Given data Start Marker

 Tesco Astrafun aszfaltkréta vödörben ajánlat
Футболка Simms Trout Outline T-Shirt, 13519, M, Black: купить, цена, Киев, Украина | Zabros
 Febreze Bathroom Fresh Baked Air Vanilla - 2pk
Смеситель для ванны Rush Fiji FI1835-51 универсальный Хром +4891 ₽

Given data End Marker
Given data Start Marker

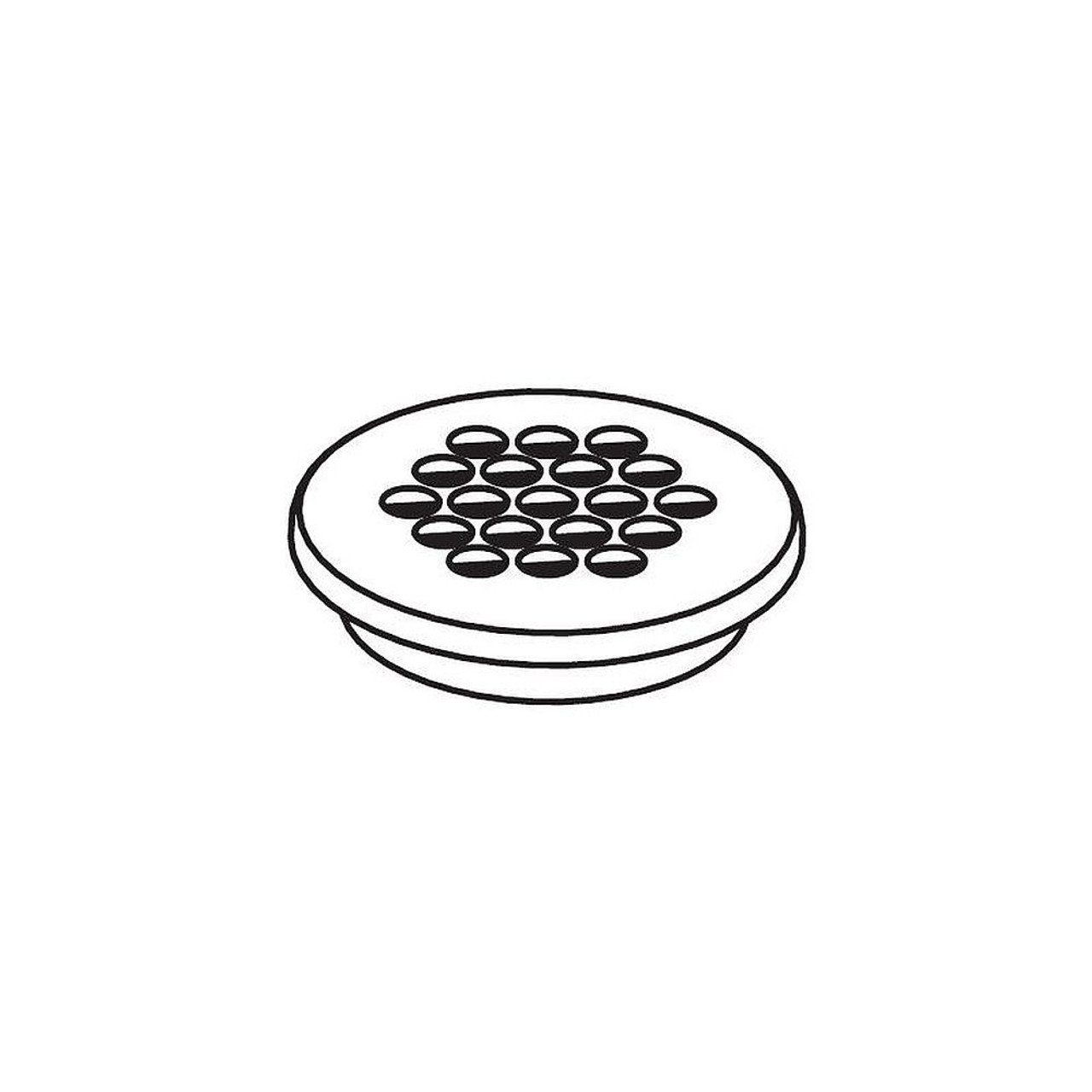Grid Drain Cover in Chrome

Given data End Marker
Given data Start Marker

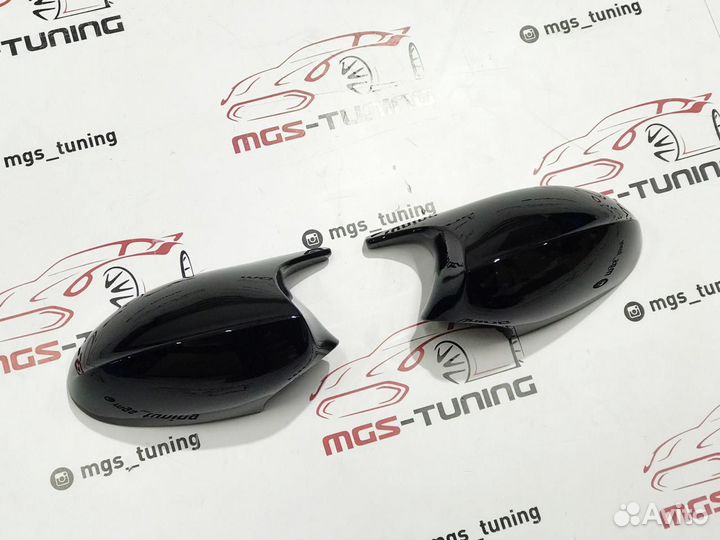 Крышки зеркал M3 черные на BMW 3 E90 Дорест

Given data End Marker

● Activity: Within the material above, transcribe exactly the lines that run from the line holding "Tesco Astrafun aszfaltkréta vödörben ajánlat" through the line holding "Смеситель для ванны".

● Reply to the task:
 Tesco Astrafun aszfaltkréta vödörben ajánlat
Футболка Simms Trout Outline T-Shirt, 13519, M, Black: купить, цена, Киев, Украина | Zabros
 Febreze Bathroom Fresh Baked Air Vanilla - 2pk
Смеситель для ванны Rush Fiji FI1835-51 универсальный Хром +4891 ₽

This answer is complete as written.